Spatial relation rows:
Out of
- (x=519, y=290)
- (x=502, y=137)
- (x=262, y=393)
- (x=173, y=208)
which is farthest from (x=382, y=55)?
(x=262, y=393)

§ The problem: Rewrite every line of the rows above, requests included, and scale each coordinate in the answers by 2.25, rounding to whole numbers with halves rounded up. Leave the numbers in the requests as they are.

§ Expected output:
Out of
- (x=519, y=290)
- (x=502, y=137)
- (x=262, y=393)
- (x=173, y=208)
which is farthest from (x=382, y=55)?
(x=590, y=884)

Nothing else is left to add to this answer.